When two generations stand at the schoolhouse door
My daughter inhabits a college world that didn't exist when I went. I realized this moments ago. I had finished instant-messaging Hilary, who is two weeks into her sophomore year. Then I "went" to Amazon.com to buy and send her a couple of books for her writing class. On the way "back" to instant messaging, I visited a newspaper website and e-mailed an article I thought she might enjoy.
By the time I was finished, her instant-message reply icon was bouncing on my desktop computer - all in the twinkling of an eye.
When I went to college, my only desktop was made of wood, an instant message was a paper note on the door, electronic mail didn't exist, and Amazon was, first and foremost, a South American river. My word processor was a tiny portable Olivetti typewriter. Cutting and pasting text involved scissors and glue.
The only thing that hasn't changed is the arrangement of the alphabet on the keyboard.
When my parents delivered me to my dorm, I hauled my favorite record albums in milk crates. My monster speakers and hi-fi components the size of an air conditioner took up more space in the station wagon than my clothes.
Hilary's favorite music? She has more tunes in the iPod in her pocket than were in all of my milk crates combined.
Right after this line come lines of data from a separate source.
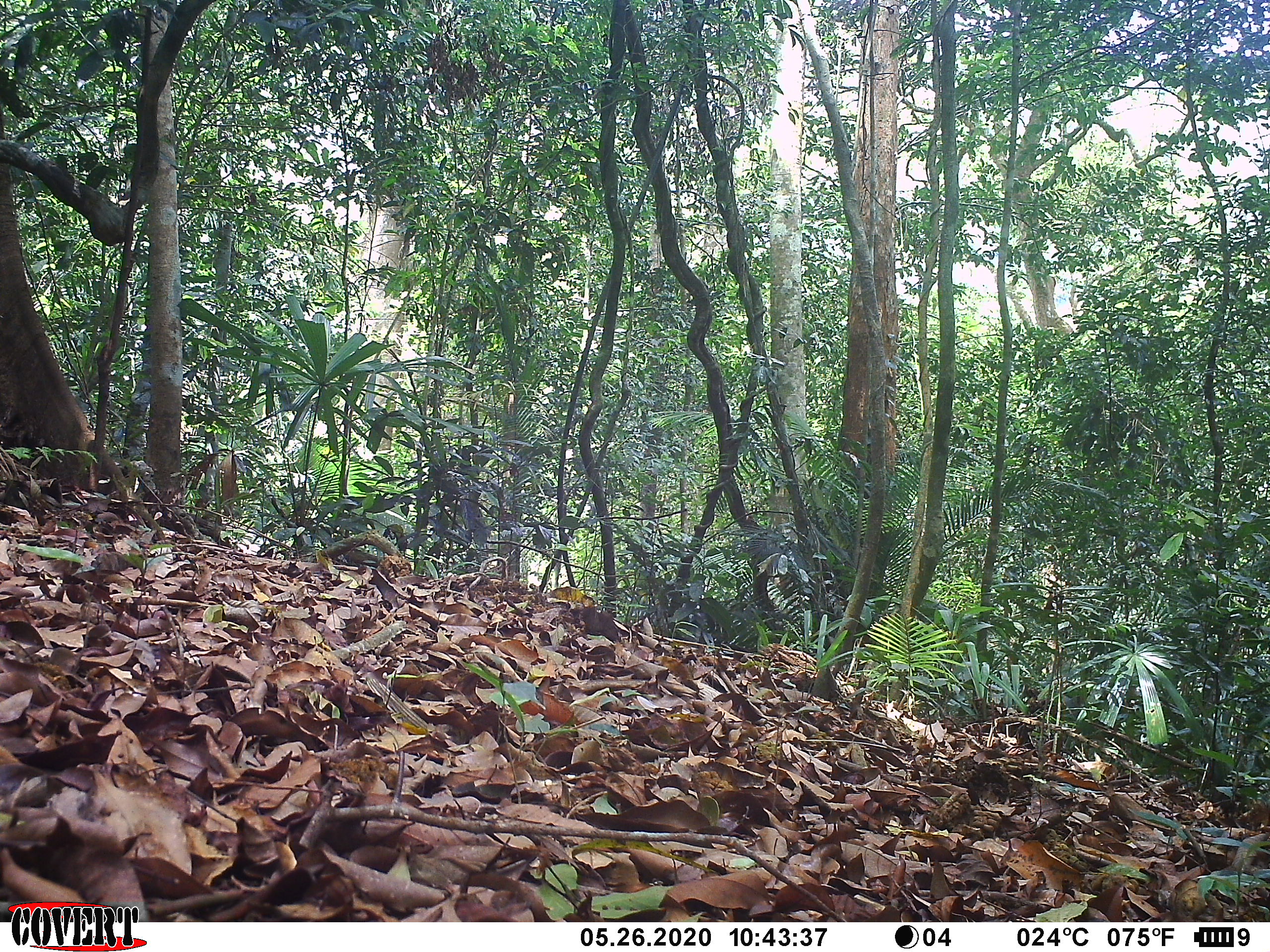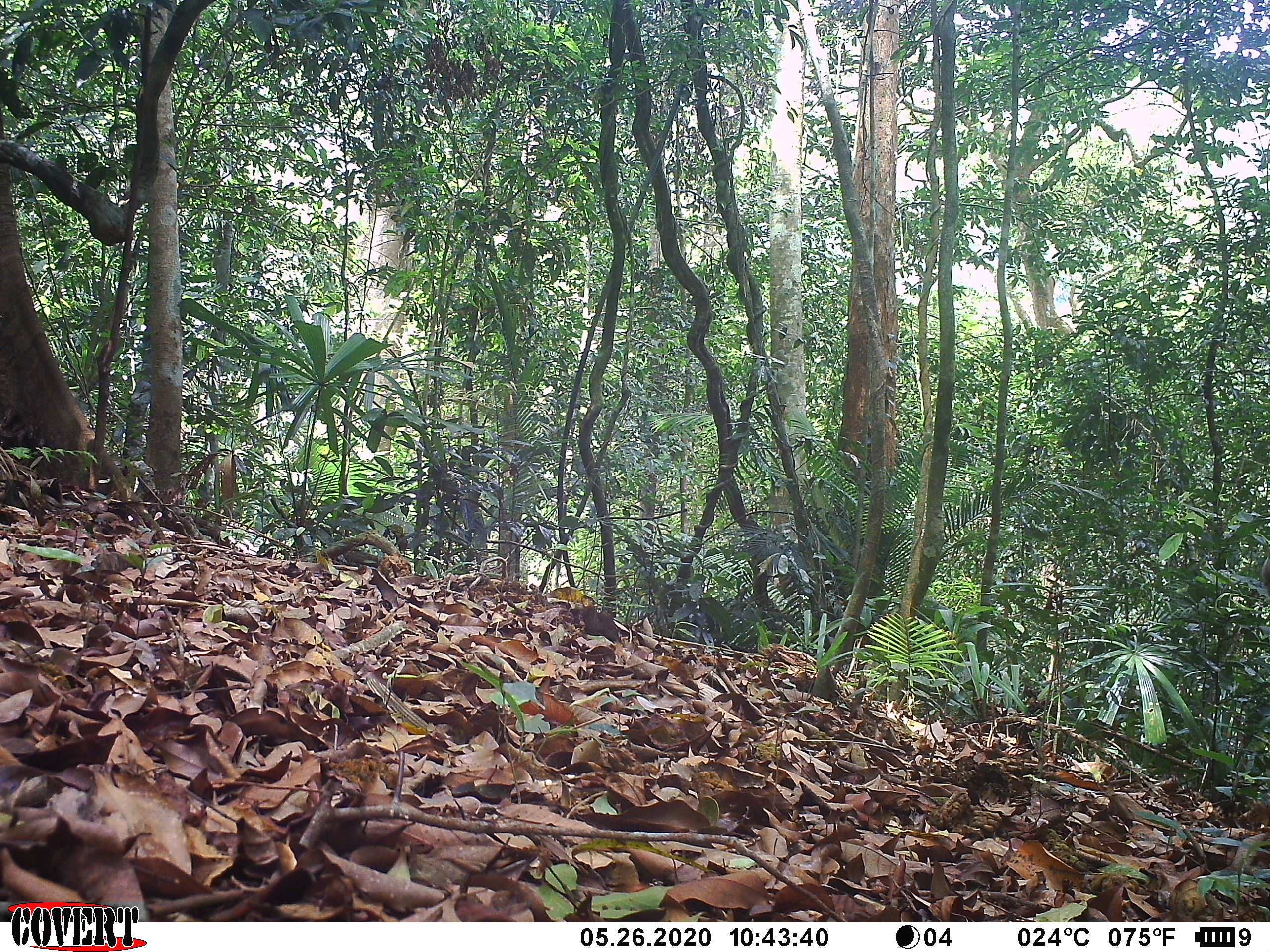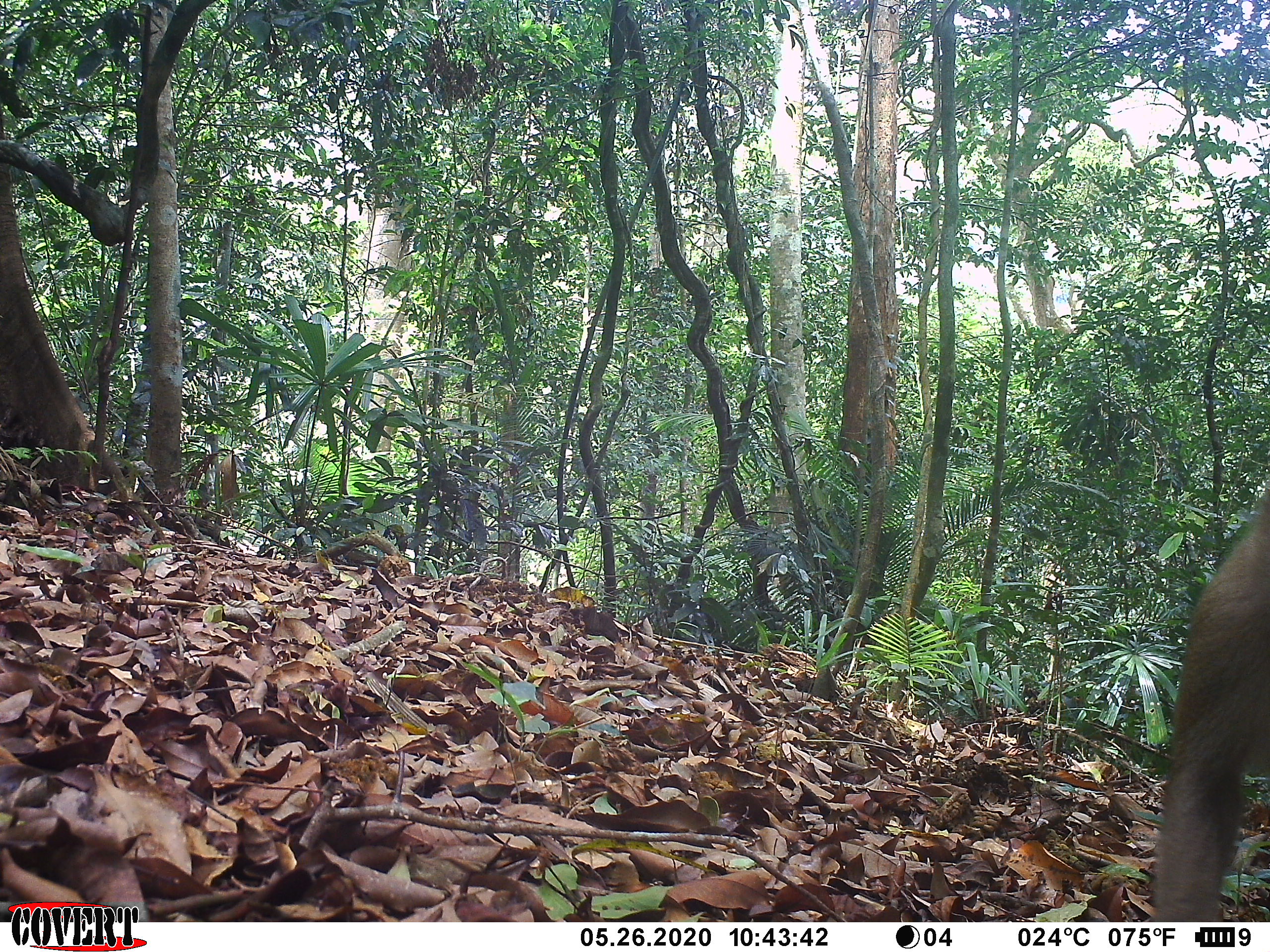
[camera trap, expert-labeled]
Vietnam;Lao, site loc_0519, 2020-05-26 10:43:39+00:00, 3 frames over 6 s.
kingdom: Animalia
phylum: Chordata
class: Mammalia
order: Primates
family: Cercopithecidae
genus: Macaca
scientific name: Macaca nemestrina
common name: pig-tailed macaque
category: pig tailed macaque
Pig tailed macaque (pig-tailed macaque) (Macaca nemestrina). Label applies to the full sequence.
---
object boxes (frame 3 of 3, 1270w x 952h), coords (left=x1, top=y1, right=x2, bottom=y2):
pig tailed macaque: (left=1152, top=484, right=1270, bottom=922)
Digital has come to mean hi-fi - and so much more - while station wagons have morphed into SUVs.
I thought back to the day I dropped Hilary off at the school door for kindergarten. I couldn't have predicted how different some aspects of school would be by the time she reached eighth grade - let alone the even bigger changes that would occur by the time she started college.
I did intuit that her schools couldn't possibly prepare her for all the career possibilities. When she started kindergarten, certain careers hadn't even been invented yet, while others would later disappear altogether.
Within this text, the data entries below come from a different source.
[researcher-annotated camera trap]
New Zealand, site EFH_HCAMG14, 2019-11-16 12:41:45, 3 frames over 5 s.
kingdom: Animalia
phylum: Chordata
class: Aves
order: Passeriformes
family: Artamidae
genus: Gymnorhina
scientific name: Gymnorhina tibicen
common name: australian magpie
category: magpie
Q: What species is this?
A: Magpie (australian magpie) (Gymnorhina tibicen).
Of course, the greater educational mission was not to teach her what to think, but how to think.
When I shared those first-day feelings with a friend, he sent me Howard Nemerov's poem "September, the First Day of School."
Nemerov holds his tearful son's hand at the first-grade door. He's a parent fighting his own tears of familiarity with the departure and the endeavor - first as a son and now as a father to a son.
A new generation embarks on the path of knowledge and experience while an older generation's heart skips a beat.
Nemerov writes:
A school is where they grind the grain of thought,
And grind the children who must mind the thought.
It may be those two grindings are but one,
As from the alphabet come Shakespeare's Plays,
As from the integers comes Euler's Law,
As from the whole, inseparably, the lives,
The shrunken lives that have not been set free
By law or by poetic phantasy.
But may they be.
(From "The Collected Poems of Howard Nemerov," University of Chicago Press, 1977)
The poet understood the meaning of the great ritual confronting me: the delicate terror, trust, and continuity of letting go; of delegating parenting, learning, and kindness to others - and most important, to the child herself.
This instant poetic message has taken me my whole life - and many generations of our family life - to receive by word, gesture, and now e-mail.
I'm here at the schoolhouse door once more, both dropping off and waiting for the child I've entrusted to fine teachers.
I am also waiting for myself. It feels like a renewal of my own quest for the freedom to grind the grain of integers and alphabet into new equations and sonnets - every day being a schoolhouse door.
I cannot begin to envision the medium Hilary will use to connect with her own child when she becomes the parent at the schoolhouse door.
But I trust the messages we have shared will endure.